-------- EXERCISE MATERIALS

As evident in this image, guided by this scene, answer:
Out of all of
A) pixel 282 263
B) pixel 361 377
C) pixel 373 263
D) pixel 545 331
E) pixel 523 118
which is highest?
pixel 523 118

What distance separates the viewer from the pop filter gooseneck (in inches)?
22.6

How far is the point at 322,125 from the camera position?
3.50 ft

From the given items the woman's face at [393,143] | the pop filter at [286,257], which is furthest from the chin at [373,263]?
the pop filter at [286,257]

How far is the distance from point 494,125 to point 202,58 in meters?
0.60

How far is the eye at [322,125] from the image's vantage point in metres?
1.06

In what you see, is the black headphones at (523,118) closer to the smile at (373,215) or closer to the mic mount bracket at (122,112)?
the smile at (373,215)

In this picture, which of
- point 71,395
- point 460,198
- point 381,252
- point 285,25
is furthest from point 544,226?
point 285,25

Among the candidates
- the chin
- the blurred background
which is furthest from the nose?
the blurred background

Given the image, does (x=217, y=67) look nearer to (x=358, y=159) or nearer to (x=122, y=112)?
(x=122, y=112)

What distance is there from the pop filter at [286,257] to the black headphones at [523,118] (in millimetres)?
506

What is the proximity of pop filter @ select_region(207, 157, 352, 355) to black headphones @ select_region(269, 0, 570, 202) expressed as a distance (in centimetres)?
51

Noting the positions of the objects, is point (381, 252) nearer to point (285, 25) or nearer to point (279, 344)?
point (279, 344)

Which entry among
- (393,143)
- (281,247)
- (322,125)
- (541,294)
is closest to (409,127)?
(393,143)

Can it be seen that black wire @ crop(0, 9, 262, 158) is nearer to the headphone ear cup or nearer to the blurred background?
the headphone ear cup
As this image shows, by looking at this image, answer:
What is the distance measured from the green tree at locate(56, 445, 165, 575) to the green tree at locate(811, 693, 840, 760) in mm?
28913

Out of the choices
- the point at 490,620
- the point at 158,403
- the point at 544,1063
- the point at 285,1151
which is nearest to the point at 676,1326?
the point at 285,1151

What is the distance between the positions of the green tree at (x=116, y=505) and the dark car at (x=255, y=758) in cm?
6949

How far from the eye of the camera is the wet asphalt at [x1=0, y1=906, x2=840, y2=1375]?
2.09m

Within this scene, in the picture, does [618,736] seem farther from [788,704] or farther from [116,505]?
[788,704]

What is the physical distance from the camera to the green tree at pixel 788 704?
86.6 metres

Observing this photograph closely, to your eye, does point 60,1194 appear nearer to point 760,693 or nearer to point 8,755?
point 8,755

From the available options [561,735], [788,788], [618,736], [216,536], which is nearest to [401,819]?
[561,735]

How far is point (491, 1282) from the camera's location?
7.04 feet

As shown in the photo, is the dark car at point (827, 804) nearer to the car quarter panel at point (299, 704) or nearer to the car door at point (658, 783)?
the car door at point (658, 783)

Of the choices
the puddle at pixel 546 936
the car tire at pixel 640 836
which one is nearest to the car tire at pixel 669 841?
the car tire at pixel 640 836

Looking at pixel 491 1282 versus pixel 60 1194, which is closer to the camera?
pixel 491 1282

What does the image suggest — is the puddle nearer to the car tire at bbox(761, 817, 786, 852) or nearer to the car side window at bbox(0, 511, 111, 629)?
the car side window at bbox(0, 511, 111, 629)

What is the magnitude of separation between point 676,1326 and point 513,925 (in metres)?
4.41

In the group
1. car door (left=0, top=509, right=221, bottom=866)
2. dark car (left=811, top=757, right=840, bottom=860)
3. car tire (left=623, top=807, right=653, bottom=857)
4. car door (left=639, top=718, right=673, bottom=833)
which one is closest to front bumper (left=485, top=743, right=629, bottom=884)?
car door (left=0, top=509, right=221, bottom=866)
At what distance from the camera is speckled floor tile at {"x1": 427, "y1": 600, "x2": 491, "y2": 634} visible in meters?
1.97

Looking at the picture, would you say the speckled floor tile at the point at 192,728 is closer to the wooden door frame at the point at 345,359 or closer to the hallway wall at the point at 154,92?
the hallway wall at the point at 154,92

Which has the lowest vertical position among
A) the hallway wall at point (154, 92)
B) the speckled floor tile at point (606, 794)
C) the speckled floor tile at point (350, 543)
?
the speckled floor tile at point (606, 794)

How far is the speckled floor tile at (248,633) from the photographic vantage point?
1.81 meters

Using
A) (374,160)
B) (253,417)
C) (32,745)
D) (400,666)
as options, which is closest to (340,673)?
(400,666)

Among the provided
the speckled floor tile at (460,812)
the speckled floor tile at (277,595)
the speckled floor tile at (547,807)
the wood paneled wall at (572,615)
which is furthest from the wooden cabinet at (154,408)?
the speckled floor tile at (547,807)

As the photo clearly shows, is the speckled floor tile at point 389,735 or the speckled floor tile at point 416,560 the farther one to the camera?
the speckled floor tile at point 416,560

----------------

■ TASK DIRECTIONS
Render the lines as a Markdown table with the columns "Row" and "Line." Start at the line that contains "At what distance", continue through the last line, and leave out blank lines.

■ EXERCISE ANSWER
| Row | Line |
|---|---|
| 1 | At what distance from the camera is speckled floor tile at {"x1": 427, "y1": 600, "x2": 491, "y2": 634} visible in meters? |
| 2 | 1.97 |
| 3 | Looking at the picture, would you say the speckled floor tile at the point at 192,728 is closer to the wooden door frame at the point at 345,359 or closer to the hallway wall at the point at 154,92? |
| 4 | the hallway wall at the point at 154,92 |
| 5 | Which has the lowest vertical position among |
| 6 | A) the hallway wall at point (154, 92) |
| 7 | B) the speckled floor tile at point (606, 794) |
| 8 | C) the speckled floor tile at point (350, 543) |
| 9 | ? |
| 10 | the speckled floor tile at point (606, 794) |
| 11 | How far is the speckled floor tile at (248,633) from the photographic vantage point? |
| 12 | 1.81 meters |
| 13 | Using |
| 14 | A) (374,160) |
| 15 | B) (253,417) |
| 16 | C) (32,745) |
| 17 | D) (400,666) |
| 18 | as options, which is closest to (340,673)? |
| 19 | (400,666) |
| 20 | Among the provided |
| 21 | the speckled floor tile at (460,812) |
| 22 | the speckled floor tile at (277,595) |
| 23 | the speckled floor tile at (547,807) |
| 24 | the wood paneled wall at (572,615) |
| 25 | which is furthest from the wooden cabinet at (154,408)? |
| 26 | the speckled floor tile at (547,807) |
| 27 | As the photo clearly shows, is the speckled floor tile at point 389,735 or the speckled floor tile at point 416,560 the farther one to the camera? |
| 28 | the speckled floor tile at point 416,560 |